Brano dell'esercizio:
- - -

All’epoca il consumo di determinati cibi, ma soprattutto la cornice all’interno della quale venivano consumati, divenne un modo per mostrare a tutti il potere del signore o del principe di turno. Un potere che non era più quello del Medioevo, espresso dalla forza fisica e dall’abilità in combattimento, ma che ora era più raffinato, incentrato sulla diplomazia e lo sfarzo delle corti, ma non meno spietato. Il cibo doveva essere ostentato e la tavola diveniva il palcoscenico dove rappresentare, in maniera teatrale, opulenza, decoro, etichetta e soprattutto distanza dalle misere mense della maggior parte della popolazione.
E come a teatro vi era un impresario, cioè il signore, un autore, il capocuoco, e infine un regista, cioè lo scalco, il soprintendente alle cucine principesche e aristocratiche, alla cui creatività era affidata la rappresentazione a tavola. Rappresentazione nella quale non si doveva trascurare alcun aspetto, dal decoro della sala, alle tovaglie, agli addobbi da tavola chiamati trionfi, dai piatti di portata a quelli individuali. Il servizio era quindi un elemento essenziale di ogni banchetto spettacolo animato da interpreti di grande professionalità e dotati anche di un certo virtuosismo. Così vi erano coppieri, camerieri, ma anche credenzieri capaci, con abile piegatura, di dare ogni forma voluta ai tovaglioli mentre i trincianti erano in grado di tagliare il pollame in aria, tenendo la carne infilzata su un forchettone.

- - -

Dati forniti:
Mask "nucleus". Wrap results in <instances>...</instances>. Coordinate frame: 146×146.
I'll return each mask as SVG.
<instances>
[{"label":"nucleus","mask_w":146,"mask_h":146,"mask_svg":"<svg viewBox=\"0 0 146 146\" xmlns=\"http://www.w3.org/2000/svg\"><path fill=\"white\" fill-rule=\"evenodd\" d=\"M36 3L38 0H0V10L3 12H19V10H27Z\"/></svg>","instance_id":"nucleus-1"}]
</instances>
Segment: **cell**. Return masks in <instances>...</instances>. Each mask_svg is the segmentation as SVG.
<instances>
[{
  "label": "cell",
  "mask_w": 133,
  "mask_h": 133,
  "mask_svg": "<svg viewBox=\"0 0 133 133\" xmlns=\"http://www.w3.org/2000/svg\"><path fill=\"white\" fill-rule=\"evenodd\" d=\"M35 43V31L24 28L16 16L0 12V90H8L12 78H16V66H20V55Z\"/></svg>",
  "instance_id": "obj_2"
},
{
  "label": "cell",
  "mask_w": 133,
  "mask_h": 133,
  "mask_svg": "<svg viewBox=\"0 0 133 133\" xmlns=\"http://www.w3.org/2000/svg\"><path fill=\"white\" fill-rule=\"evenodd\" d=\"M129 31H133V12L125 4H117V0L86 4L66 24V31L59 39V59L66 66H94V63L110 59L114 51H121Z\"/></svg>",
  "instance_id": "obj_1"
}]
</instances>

- - -

Consegna:
Nel brano, la frase che inizia con «Così vi erano» nomina chi serviva al banchetto: elenca tutte queste figure. Per rispondere basta il brano, senza altre fonti.

Risposta:
coppieri, camerieri, credenzieri, trincianti